September 2008


First Junior Golf Tournament held in Vietnam...

The Vietnam Golf Association will be hosting its first Junior Golf Tournament and it really is an auspicious moment because junior golf programs are vital to the growth of the sport in Vietnam, but that’s only the tip of the iceberg when it comes to what learning golf can do for an impressionable young child.

Golf teaches young people about the importance of accepting responsibility for one’s own actions, about obeying rules, cleaning up after oneself and, most importantly, why cheating is bad.

One of the biggest problems facing society is a breakdown of belief in the system of rules. Far too many kids nowadays feel its ok to lie a bit, cheat to get ahead and flout the rules because they see people on TV or in the movies do it. Their role models are far from flawless.

Their rationale is that "everyone does it so if I don’t do it first, I will lose out."

While this might seem to be somewhat true on the surface, the truth of the matter is that once you sacrifice your principles for immediate short-term gain, you lose and worse it’s a dark slippery path they’ve committed to follow.

So, how to save our children from all the negative influences out there nowadays? It’s not easy and I am sure that many parents have wrestled with this question because the odds are against them. The first thing is to face facts – MTV, HBO, ESPN and your children’s friends have more influence over them than you do.

The best way to fix a bad habit is to replace it with a good habit. Replace a negative influence with a positive one, but which ones?

In the old days, parents would tout the benefits of religion and use the "fear of G-d" to keep kids in line, but unfortunately less people seek the comfort and safety of religion nowadays for many different reasons and this is yet another reason why society seems to be going down the tubes.

If you have no fear of the afterlife, what is to stop you from running amok here and now besides fear of prison? Very little, that’s what.

Golf is probably the closest game which espouses many of the same virtues found in the major religions, yet doesn’t offend people of different faiths because it doesn’t invoke a deity.

Thus, "fear of G-d" is replaced by the "fear of being ostracised".

Cheaters and sandbaggers are despised by most every "true" golfer and make no mistake there is a difference between being a golfer and someone who plays golf.

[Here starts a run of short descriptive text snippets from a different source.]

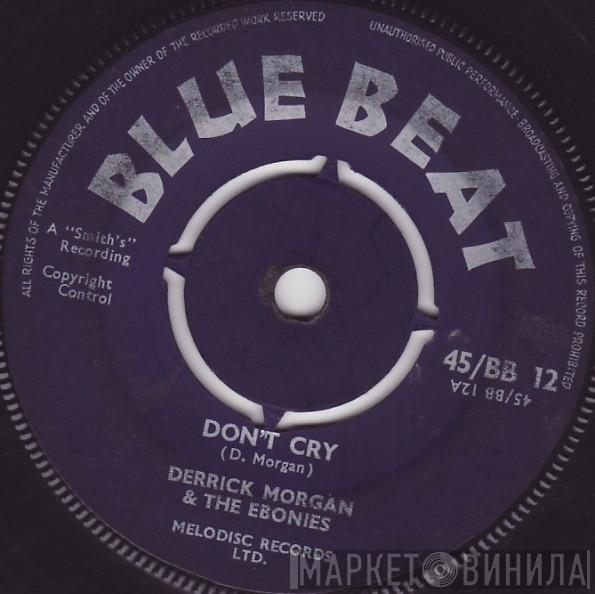 & Derrick Morgan  The Ebonies  - Don't Cry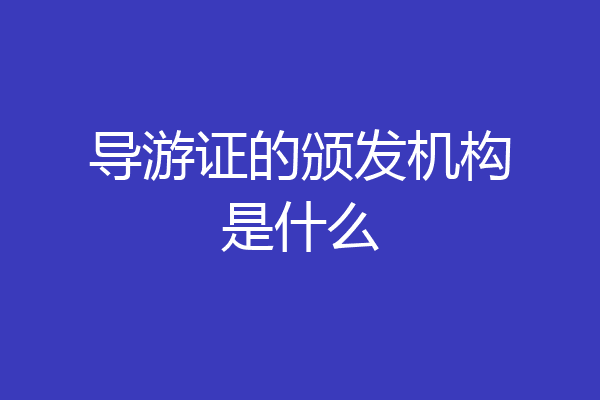 导游证的颁发机构是什么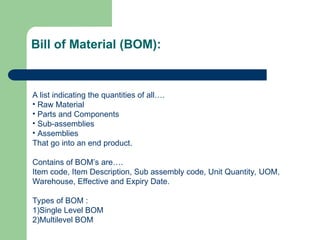 A list indicating the quantities of all….
• Raw Material
• Parts and Components
• Sub-assemblies
• Assemblies
That go into an end product.
Contains of BOM’s are….
Item code, Item Description, Sub assembly code, Unit Quantity, UOM,
Warehouse, Effective and Expiry Date.
Types of BOM :
1)Single Level BOM
2)Multilevel BOM
Bill of Material (BOM):
 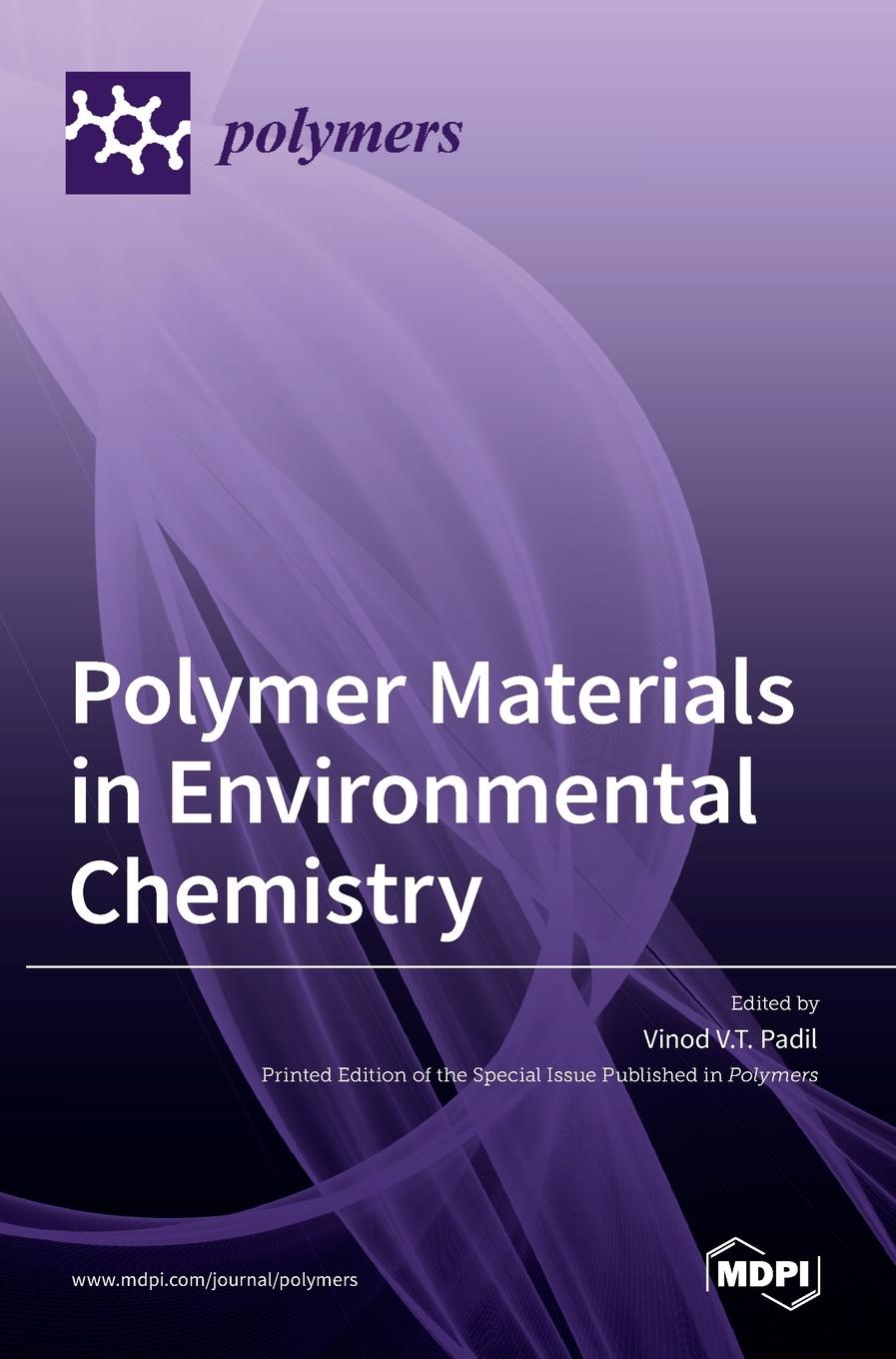 Kniha Polymer Materials in Environmental Chemistry Vinod V.T. Padil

Cheats have trouble walking through the clubhouse without people whispering behind their back, or openly sneering at them. Come tournament time they can barely make a swing without people questioning it and their scorecards are examined like the secret of the universe is contained on a microdot somewhere on it.

To me, the single most important lesson kids can learn from golf is "accepting responsibility for their own actions."

In golf, you choose your route to the green, pick the club that you think gives you the best approach, set your stance and alignment and make your best swing.

Then deal with the results.

If the ball is in the fairway, congratulations you achieved your immediate goal, but if its in the trees, you have to deal with it. Weeping, tearing your hair and complaining about the unfairness of the universe won’t change a thing…you hit it there, nobody put a gun to your head and said "slice into the trees or I’ll blow your head off."

The ball doesn’t move, it just sits there waiting for you to hit it (yes, scientists are trying to verify reports that the ball is silently laughing at you as well), so if you hit a bad shot, accept responsibility and deal with it. Get back into play and try to salvage the situation. Its not over yet, you still have a lot of holes yet to play.

So, golf builds moral character and reveals peoples deepest flaws if you know how to read it properly. Watch someone who blames everyone but himself for a bad round…bet he does the same thing in business too.

See someone cheating? Would you trust them in a business deal?

Golf also teaches you that one bad shot doesn’t kill a round and that there are always ways to get back into the match.